BEGIN RECORD EXCERPTS

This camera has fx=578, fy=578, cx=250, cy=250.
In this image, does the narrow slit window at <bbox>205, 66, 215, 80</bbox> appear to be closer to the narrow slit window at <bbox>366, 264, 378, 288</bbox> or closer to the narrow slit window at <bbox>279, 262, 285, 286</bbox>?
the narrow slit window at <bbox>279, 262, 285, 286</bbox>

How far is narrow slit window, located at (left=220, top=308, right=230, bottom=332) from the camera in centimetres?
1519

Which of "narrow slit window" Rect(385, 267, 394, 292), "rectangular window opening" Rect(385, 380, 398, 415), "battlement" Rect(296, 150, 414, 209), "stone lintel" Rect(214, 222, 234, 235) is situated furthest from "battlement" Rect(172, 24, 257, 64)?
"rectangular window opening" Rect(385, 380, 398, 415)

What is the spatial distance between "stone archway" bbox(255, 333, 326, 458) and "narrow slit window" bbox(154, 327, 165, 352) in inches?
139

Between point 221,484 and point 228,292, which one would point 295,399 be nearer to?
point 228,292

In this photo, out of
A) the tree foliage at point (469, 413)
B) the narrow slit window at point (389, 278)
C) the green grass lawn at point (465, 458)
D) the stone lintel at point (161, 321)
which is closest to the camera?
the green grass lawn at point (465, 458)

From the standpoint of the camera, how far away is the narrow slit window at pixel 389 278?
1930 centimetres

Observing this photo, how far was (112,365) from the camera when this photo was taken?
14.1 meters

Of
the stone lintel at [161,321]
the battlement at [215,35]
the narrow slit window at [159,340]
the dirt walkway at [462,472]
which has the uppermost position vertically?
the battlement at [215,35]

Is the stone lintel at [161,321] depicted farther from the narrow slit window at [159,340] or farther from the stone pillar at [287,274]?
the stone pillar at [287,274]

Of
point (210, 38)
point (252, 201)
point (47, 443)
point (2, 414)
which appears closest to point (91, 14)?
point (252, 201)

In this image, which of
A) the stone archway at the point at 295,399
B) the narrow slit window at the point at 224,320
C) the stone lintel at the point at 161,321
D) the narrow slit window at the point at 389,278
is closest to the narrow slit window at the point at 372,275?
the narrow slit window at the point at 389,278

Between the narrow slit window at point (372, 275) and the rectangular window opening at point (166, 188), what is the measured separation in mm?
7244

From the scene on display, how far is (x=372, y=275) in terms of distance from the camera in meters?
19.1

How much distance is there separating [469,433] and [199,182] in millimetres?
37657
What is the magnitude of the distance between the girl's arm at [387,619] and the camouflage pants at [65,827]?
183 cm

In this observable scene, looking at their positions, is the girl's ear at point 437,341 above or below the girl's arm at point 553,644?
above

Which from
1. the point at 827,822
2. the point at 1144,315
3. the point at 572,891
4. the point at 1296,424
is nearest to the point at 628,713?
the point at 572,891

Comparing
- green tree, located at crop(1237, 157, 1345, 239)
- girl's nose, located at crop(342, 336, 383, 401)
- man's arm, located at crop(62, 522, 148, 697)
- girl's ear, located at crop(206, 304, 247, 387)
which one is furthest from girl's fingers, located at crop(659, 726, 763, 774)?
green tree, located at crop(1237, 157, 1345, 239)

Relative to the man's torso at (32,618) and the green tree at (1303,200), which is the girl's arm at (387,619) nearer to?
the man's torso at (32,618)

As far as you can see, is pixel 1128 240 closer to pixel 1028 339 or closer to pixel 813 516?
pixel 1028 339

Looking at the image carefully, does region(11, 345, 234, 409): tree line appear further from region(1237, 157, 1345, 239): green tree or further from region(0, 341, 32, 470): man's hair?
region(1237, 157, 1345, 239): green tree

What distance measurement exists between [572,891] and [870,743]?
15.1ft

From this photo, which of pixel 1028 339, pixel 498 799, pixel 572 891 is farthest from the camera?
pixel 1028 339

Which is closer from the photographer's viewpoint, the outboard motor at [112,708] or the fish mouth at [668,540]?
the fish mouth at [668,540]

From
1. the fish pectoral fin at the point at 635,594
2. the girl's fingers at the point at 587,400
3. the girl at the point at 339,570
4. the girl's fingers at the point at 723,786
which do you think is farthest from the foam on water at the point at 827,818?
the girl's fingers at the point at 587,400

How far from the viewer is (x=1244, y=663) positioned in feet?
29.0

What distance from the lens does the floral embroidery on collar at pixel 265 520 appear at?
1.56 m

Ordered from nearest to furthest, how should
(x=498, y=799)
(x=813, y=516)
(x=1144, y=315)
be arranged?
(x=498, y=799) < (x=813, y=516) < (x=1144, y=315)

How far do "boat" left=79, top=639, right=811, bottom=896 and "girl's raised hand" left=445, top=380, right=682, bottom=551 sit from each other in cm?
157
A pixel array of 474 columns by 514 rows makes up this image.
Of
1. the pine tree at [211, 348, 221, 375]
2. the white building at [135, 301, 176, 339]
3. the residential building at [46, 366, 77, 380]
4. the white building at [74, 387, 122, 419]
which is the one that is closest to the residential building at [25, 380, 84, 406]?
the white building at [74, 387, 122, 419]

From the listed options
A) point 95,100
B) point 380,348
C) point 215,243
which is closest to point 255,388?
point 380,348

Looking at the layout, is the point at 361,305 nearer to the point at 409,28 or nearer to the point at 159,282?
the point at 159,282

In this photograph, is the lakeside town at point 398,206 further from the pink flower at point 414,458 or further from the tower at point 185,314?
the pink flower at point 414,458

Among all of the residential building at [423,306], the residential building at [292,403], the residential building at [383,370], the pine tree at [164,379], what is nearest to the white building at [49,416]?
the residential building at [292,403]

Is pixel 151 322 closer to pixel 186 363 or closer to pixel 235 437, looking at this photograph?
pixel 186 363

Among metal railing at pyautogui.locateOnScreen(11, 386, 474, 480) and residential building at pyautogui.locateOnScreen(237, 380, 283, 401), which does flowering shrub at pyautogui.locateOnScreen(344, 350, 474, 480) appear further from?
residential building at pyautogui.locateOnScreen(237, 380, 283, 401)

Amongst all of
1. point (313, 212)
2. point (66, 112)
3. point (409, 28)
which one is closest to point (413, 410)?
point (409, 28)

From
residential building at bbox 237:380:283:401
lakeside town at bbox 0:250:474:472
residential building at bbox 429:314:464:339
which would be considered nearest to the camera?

END RECORD EXCERPTS

Rewrite the records between the lines holding "How far from" and "(x=498, y=799) <", inclusive, with the requests included, and scale every number in the answers (distances and coordinates) by 1.25. Round each result to the same number of decimal places as the original, with halves rounded up.

How far from the viewer is (x=1244, y=663) positioned in feet?
36.3

What distance from the lens does the floral embroidery on collar at pixel 265 520 appear at?
1.95 m

Ordered from nearest to furthest, how should
(x=498, y=799)
(x=813, y=516)
(x=1144, y=315)
be arranged?
(x=623, y=999) < (x=1016, y=645) < (x=1430, y=394)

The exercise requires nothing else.